### STUDY TEXT

As of October 1, 2010, the total income of Kazakhstan’s 38 tier two banks was KZT5,144 billion, total expenses were KZT3,662 billion, net earnings were KZT1,474 billion, and the ratio of liquid assets to total assets was 22.5% on average.
THE PLAYING FIELD
Kazkommertsbank is Kazakhstan’s largest bank in terms of assets with KZT2,688 billion and a loan portfolio of KZT2,344 billion. Net profits in 2010 rose 15.6% from KZT19 billion in 2009 to KZT22 billion. Gross loans to customers increased by 3% year-to-date, while deposits (excluding those made through the government’s stabilization program) increased 23.2%. Retail deposits alone jumped 37.8% year-to-date.
Listed on both the London Stock Exchange (LSE) and the Kazakhstan Stock Exchange (KASE), Kazkommertsbank has subsidiaries active in pension fund management, asset management, insurance, and brokerage. It also has foreign subsidiaries in the Russian Federation, Kyrgyzstan, and Tajikistan.
Halyk Bank has the largest customer base and distribution network among Kazakhstani banks and is currently its star performer. In 1Q2011 Halyk reported a net income of KZT106 billion, with a return on average equity (RoAE) of 13.6% and return on average assets (RoAA) of 1.9%. Its market share in the sector’s net fee and commission income was 28.3%, and its pension fees were up 46.4% compared to 1Q2009.
Liquidity, funding, and capitalization numbers for Halyk are in sharp contrast to the figures that plagued the sector during the crisis. Liquid assets comprise 40.8% of total assets and its loan-to-deposit ratio is 0.69, well below a proposed government cap. Its CAR for the period was 20.6%, with 16.8% in the tier one category. Halyk’s strong financial management and healthy capitalization were rewarded with a rating upgrade from Fitch in April 2011, moving from BB- to B+.
Halyk is currently developing a universal financial group for banking, pensions, insurance, leasing, brokerage, and asset management. As of March 31, 2011 its total assets amounted to KZT2,249 billion with equity of KZT293 billion, a loan portfolio of KZT1,079.4 billion, and deposits of KZT1,562 billion. The bank is also listed on both the LSE and the KASE.

######
### EXCERPTED RECORDS

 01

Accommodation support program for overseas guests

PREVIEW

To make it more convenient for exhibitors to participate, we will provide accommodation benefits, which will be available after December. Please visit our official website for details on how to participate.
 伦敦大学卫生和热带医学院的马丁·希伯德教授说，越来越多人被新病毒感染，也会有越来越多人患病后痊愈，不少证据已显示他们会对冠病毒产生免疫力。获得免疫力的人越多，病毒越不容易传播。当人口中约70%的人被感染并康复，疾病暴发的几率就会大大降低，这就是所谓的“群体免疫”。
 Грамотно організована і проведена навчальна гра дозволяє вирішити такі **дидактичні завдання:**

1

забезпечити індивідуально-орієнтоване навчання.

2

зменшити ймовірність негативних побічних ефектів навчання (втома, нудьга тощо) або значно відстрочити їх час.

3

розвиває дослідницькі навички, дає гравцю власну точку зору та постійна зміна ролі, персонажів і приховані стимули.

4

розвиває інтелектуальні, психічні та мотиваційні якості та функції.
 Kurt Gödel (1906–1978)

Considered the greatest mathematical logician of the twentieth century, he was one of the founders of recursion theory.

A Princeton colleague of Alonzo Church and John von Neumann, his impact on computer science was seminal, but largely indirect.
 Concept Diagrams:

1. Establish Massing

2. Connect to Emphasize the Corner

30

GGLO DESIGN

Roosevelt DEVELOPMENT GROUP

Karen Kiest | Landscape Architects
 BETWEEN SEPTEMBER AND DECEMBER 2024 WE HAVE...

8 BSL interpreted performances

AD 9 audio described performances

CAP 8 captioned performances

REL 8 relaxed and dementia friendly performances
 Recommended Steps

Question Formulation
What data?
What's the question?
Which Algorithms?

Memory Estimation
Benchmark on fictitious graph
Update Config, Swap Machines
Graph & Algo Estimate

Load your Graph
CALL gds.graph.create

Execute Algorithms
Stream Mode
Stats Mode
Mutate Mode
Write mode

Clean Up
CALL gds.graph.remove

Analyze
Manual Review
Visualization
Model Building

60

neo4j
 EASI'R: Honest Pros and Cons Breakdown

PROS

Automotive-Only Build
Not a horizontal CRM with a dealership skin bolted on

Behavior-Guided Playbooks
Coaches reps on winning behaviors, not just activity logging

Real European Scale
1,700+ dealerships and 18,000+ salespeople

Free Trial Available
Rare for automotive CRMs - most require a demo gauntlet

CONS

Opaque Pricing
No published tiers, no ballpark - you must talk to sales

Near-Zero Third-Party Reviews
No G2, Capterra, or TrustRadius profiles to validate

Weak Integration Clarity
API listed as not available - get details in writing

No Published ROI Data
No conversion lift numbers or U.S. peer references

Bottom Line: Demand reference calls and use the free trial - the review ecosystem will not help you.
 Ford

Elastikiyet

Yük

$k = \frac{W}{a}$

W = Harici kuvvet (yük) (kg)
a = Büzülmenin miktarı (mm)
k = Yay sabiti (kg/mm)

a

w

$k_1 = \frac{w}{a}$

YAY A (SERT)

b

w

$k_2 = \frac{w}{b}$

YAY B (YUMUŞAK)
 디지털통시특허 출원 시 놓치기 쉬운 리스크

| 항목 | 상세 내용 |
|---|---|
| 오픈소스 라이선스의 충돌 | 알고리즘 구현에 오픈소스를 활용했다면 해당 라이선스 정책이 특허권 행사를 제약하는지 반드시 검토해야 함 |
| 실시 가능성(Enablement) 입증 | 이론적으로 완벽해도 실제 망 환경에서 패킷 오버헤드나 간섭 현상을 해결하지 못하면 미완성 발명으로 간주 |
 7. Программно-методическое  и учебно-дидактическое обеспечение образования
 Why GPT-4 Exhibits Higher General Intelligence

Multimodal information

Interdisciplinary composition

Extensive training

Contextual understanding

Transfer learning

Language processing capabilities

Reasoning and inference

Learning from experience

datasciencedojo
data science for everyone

######

Extend the passage on Kazakhstan's banks beyond its last sentence.

**ANSWER TO THE PROBLEM:**
Formerly Bank TuranAlem, BTA Bank is the third largest lender in Kazakhstan by assets and one of three major banks restructured in 2010. In 2009 the bank accounted for the highest percentage of bad loans of all Kazakhstani banks, and court proceedings against its former chairman made it a highly visible element of the crisis period. Today, its strong financials are an example of Kazakhstan’s rapid recovery model.
At the end of 2010, BTA had KZT2,000 million in liabilities and KZT1,896 million in assets. Between the end of 2009 and the end of 2010, its amount due to credit institutions dropped from KZT836.38 million to KZT155.64 million.
BTA is a major player in Kazakhstan’s SME market, with a share of 12%. It has over 50,000 SME clients, including 12,000 borrowing clients and over 18 loan products exclusively for the segment. It processes over 22,000 SME customer payments per day.
BTA has approximately 1.2 million customers and 132,000 corporate clients, with 22 branches and 230 cash settlement units in Kazakhstan. The bank’s post-restructuring strategy aims to leverage the core strengths of its branch network and solid retail and SME platforms.
Kazakhstan’s traditional “Big Four” leader board has been unsettled by restructuring, creating healthy competition for the top spots in terms of assets size. Lenders in line for top billing include Alliance Bank, ATF Bank, Centercredit Bank, and Kaspi bank.
It should also be noted that several smaller banks have made significant inroads as well. Eurasian Bank, for example, capitalized on not having the debt burden of its competitors by issuing $600 million in new loans in the first three quarters of 2010.
CRISIS & RECOVERY
With an average pre-crisis loan-to-deposit ratio of 1.36, local banks financed lending largely through external sources rather than deposits. When asset quality materially deteriorated in 2008, several banks defaulted and the nervous shadow of a liquidity crisis was cast over the sector as a whole.
According to statistics, that risk has all but disappeared. In February 2010, the share of liquid assets increased to 22.76%, or KZT2,072 billion, of total assets. At the apex of international loan repayment in 2009, banks took substantial measures to normalize liabilities, restructure funding, and improve balance liquidity in order to service their foreign debts. Now that the sector is once again liquid, banks may boost their share of loans in assets so as to raise transaction profitability.
The state played an important role in creating the recovery, injecting significant funds into the capital and deposit base of the banks. It has also taken measures to work with distressed assets, extending loans and subsidizing interest rates for important projects, particularly in export-oriented sectors such as energy and agriculture.
In addition, the government is reforming the regulatory structure. In 2011 it introduced a list of allowed transactions as well as put a limit on asset growth. Under discussion is the idea of limiting foreign liabilities to no more than 30% of total obligations and capping loan-to-deposit ratios at 1.5. By the end of 2009, gross external debt decreased to 20% of GDP and earned $31.9 billion. Of this total, $14.9 billion was restructured.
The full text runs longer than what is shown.